What else is happening in the pages of our favorite comics? We'll tell you. Welcome to Mon Funnies, Polygon'due south weekly list of the books that our comics editor enjoyed this past week. It's part social club pages of superhero lives, part reading recommendations, role "expect at this cool fine art." There may be some spoilers. At that place may not be plenty context. But there will be swell comics. (And if you missed the terminal edition, read this.)
Justice League Infinity #one
Justice League Infinity #ane is a smorgasbord of Justice League Unlimited favorites. Amazo? Check. Elongated Human being and Booster Gold? Check. That subplot where the Martian Manhunter quit the League to alive secretly as various man identities in order to acquire to dearest humanity? Check!
X-Men #ane
Yeah yeah yeah, the X-Men moved to a treehouse in New York and built a mech to fight a kaiju in some proficient old superhero hijinks but the real highlight of X-Men #1 is that Gerry Duggan is continuing his quest to put Murd Blurdock, alien space lawyer and parody of Daredevil, in everything he perhaps can.
Mamo #ane
I had never read a Sas Milledge-fatigued book before, but I can't say no to "teen hedge witchery with a calorie-free fantasy setting." Mamo #1 rewarded me with beautiful art and this absolute hook of a double character introduction.
Trounce & Lobo #two
Beat & Lobo is absolutely about Beat out distracting herself from how her girlfriend broke upwardly with her by taking a galactic route trip to meet her deadbeat dad — just information technology'south too got that adept old Lobo space absurdism, which I think is a nice bear upon.
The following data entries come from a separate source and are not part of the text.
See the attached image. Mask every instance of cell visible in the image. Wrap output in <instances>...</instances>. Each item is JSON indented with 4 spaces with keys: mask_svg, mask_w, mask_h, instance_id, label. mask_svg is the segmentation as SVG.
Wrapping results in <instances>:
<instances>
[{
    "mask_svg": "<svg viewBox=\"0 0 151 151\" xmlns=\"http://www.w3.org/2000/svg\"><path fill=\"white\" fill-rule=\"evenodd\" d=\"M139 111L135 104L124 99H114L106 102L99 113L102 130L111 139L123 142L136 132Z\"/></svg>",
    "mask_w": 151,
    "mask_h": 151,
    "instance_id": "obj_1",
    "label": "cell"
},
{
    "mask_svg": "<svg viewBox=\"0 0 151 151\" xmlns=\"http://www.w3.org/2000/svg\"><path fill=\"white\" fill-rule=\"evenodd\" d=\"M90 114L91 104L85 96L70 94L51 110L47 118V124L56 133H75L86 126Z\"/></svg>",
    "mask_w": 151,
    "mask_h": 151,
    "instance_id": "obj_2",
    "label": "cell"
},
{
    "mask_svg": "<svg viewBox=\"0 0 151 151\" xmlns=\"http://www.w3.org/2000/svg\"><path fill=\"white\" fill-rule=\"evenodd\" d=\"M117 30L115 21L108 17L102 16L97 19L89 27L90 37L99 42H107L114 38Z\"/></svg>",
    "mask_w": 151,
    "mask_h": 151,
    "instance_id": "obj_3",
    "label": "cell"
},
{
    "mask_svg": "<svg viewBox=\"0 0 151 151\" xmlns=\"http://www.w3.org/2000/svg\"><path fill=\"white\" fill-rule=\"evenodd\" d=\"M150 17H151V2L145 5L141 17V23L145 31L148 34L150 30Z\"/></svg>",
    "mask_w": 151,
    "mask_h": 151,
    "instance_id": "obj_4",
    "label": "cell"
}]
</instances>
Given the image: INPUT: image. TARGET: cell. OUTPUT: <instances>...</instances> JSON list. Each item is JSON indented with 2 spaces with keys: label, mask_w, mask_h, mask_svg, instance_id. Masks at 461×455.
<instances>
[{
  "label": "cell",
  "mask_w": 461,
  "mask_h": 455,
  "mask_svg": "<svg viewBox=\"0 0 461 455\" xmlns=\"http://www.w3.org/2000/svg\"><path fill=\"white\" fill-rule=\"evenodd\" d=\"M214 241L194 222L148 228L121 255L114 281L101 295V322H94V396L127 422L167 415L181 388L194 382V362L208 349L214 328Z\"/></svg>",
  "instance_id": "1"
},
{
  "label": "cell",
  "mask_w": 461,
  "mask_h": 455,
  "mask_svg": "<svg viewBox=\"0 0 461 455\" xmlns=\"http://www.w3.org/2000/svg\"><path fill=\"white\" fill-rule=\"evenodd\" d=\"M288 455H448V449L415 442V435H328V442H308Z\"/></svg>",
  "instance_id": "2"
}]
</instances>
To me, Lobo volition ever exist the space pope of a fish faith.
Avengers #46
With the close of the Heroes Reborn arc, Avengers is boot off "World State of war She-Hulk" — you know, like World War Blob only with Jennifer Walters. The Globe War here seems to mean something a bit dissimilar, with Russian federation kidnapping Jennifer Walters and tossing her into the Ruddy Room for brainwashing, transforming her into — what else — Cherry-red She-Hulk.
Wonder Girl #2
It's difficult to pick one console from Wonder Girl #two. The book starts Yara off with a beautifully rendered origin signal — and Jones is bringing in so much from the wider (DC Comics) Amazon world while as well inventing new pieces. How to immediately earn my loyalty for a Wonder Woman book: use the Amazons.